**YOUR ASSIGNMENT:** Please retype the records below exactly as they appear, leaving out every picture.

- - - -

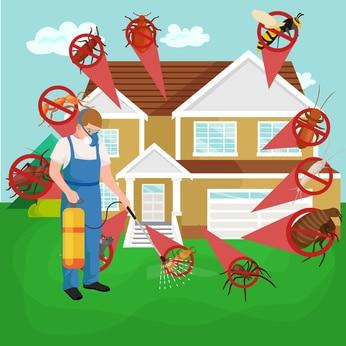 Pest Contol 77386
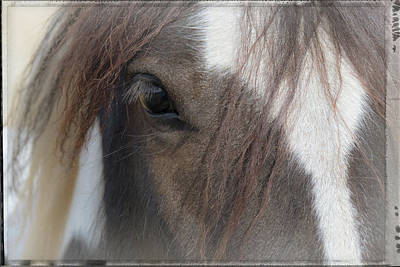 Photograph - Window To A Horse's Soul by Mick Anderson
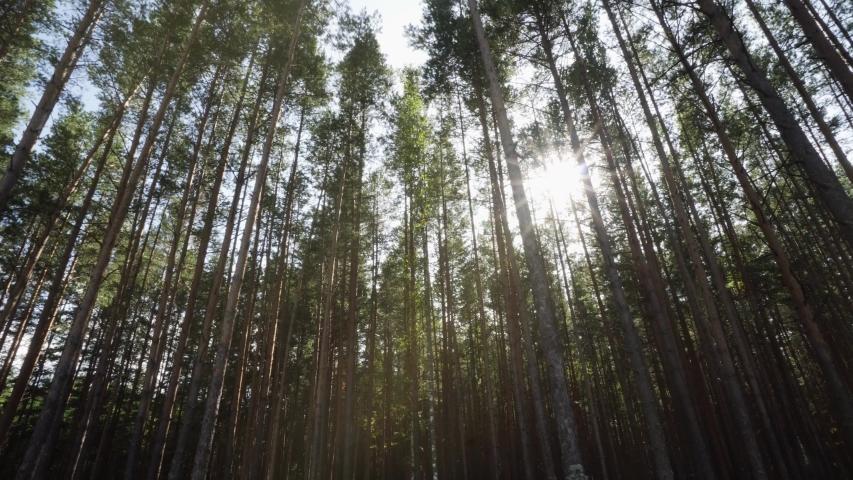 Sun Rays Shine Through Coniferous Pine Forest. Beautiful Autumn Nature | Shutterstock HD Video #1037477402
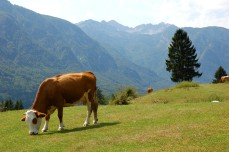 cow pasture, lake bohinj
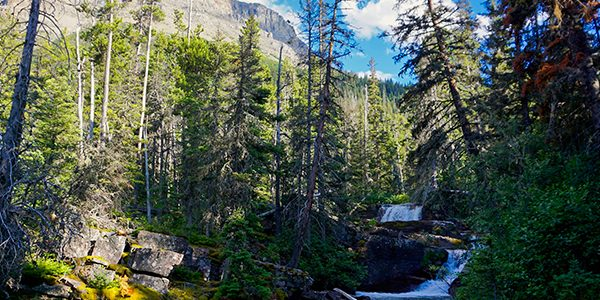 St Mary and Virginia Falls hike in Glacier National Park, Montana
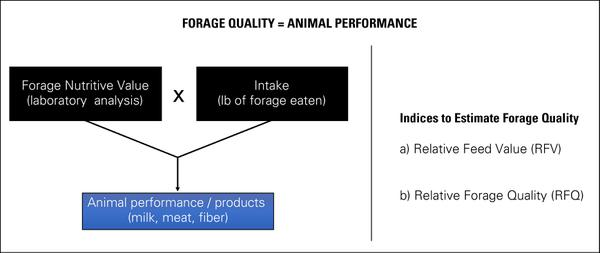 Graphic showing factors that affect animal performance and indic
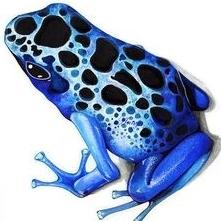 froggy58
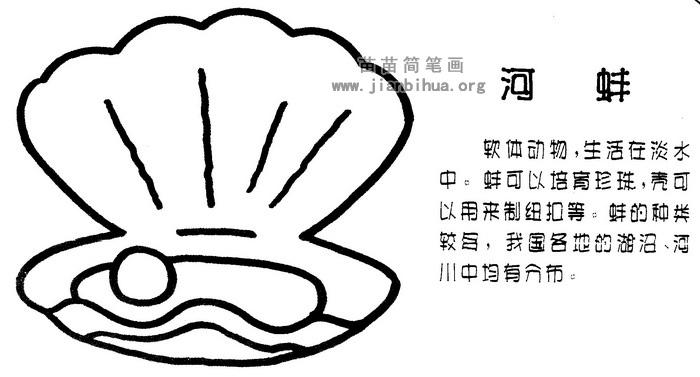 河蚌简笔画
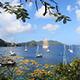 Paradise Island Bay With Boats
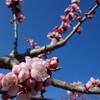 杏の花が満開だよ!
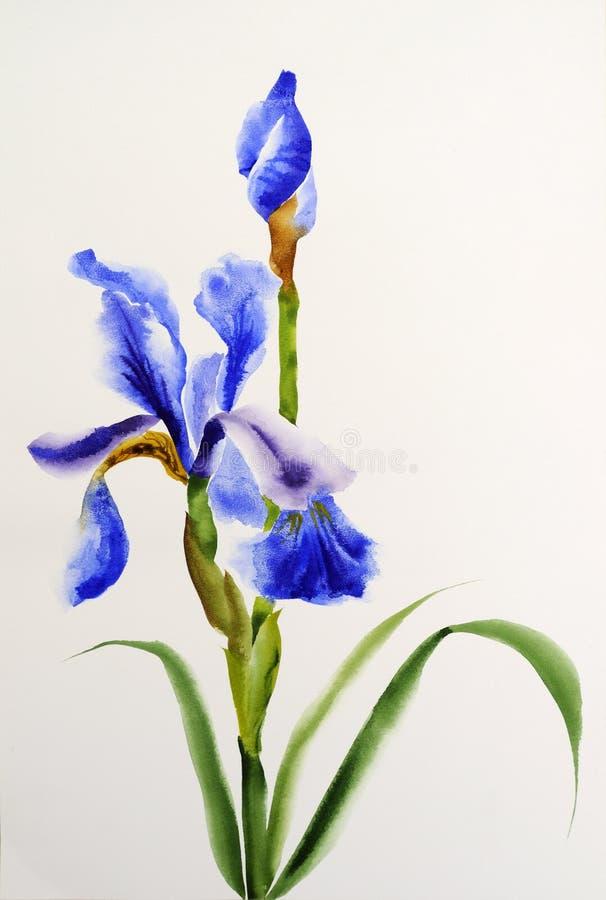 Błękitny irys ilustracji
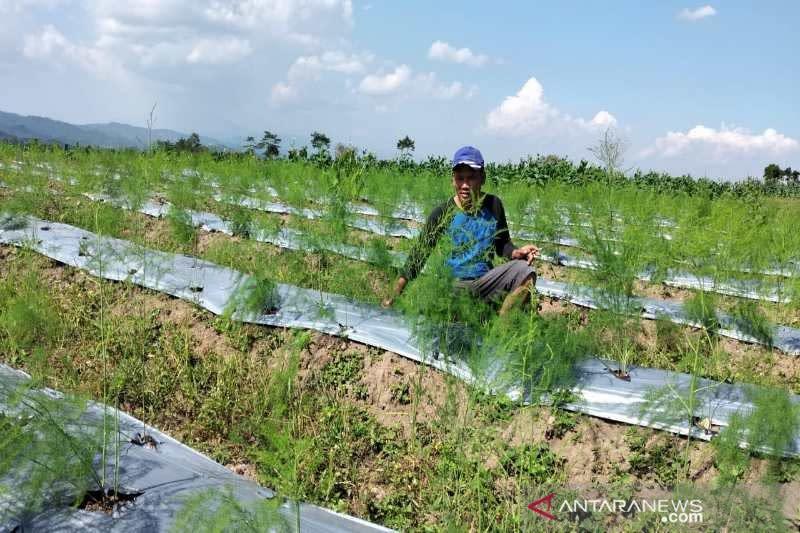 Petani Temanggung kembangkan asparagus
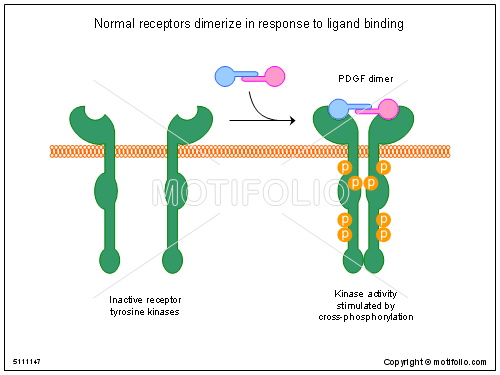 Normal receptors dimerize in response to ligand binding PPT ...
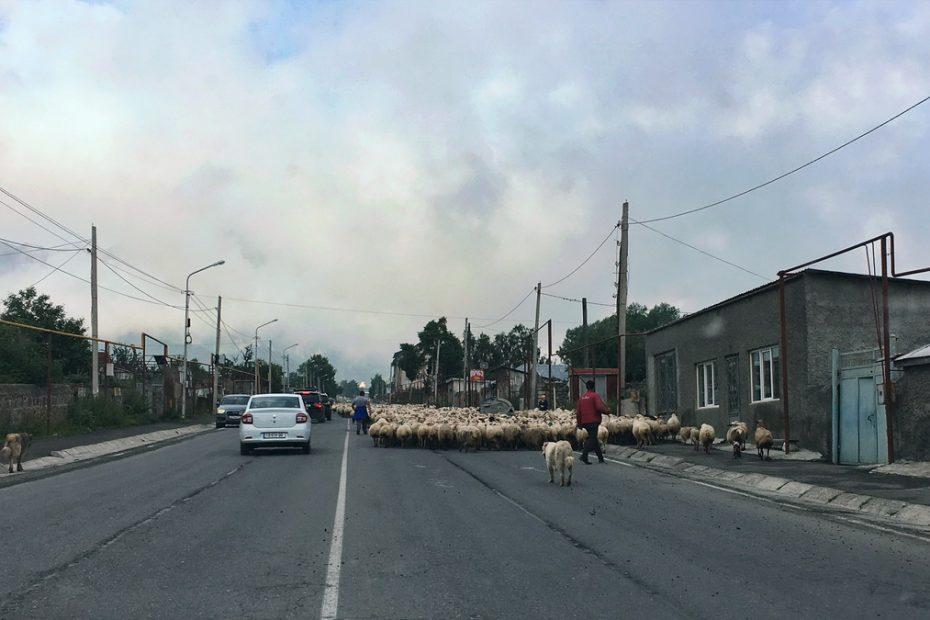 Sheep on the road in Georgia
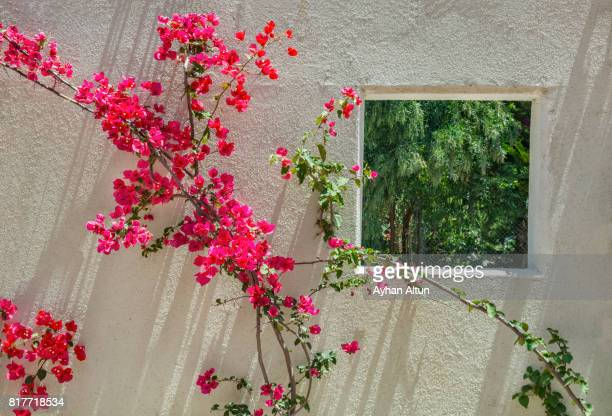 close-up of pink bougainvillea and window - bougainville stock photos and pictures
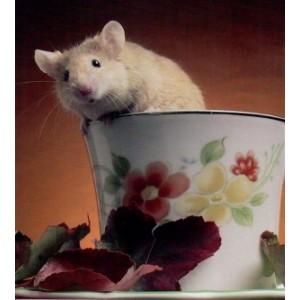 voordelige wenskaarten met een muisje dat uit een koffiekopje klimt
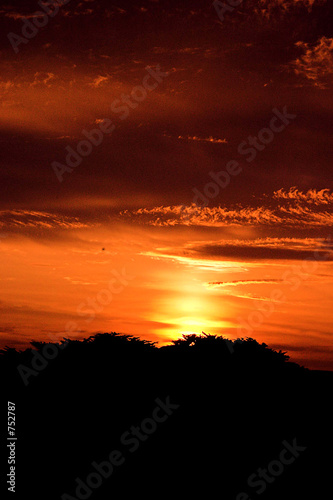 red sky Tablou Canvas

- - - -

**EXERCISE RESPONSE:**
 Pest Contol 77386
 Photograph - Window To A Horse's Soul by Mick Anderson
 Sun Rays Shine Through Coniferous Pine Forest. Beautiful Autumn Nature | Shutterstock HD Video #1037477402
 cow pasture, lake bohinj
 St Mary and Virginia Falls hike in Glacier National Park, Montana
 Graphic showing factors that affect animal performance and indic
 froggy58
 河蚌简笔画
 Paradise Island Bay With Boats
 杏の花が満開だよ!
 Błękitny irys ilustracji
 Petani Temanggung kembangkan asparagus
 Normal receptors dimerize in response to ligand binding PPT ...
 Sheep on the road in Georgia
 close-up of pink bougainvillea and window - bougainville stock photos and pictures
 voordelige wenskaarten met een muisje dat uit een koffiekopje klimt
 red sky Tablou Canvas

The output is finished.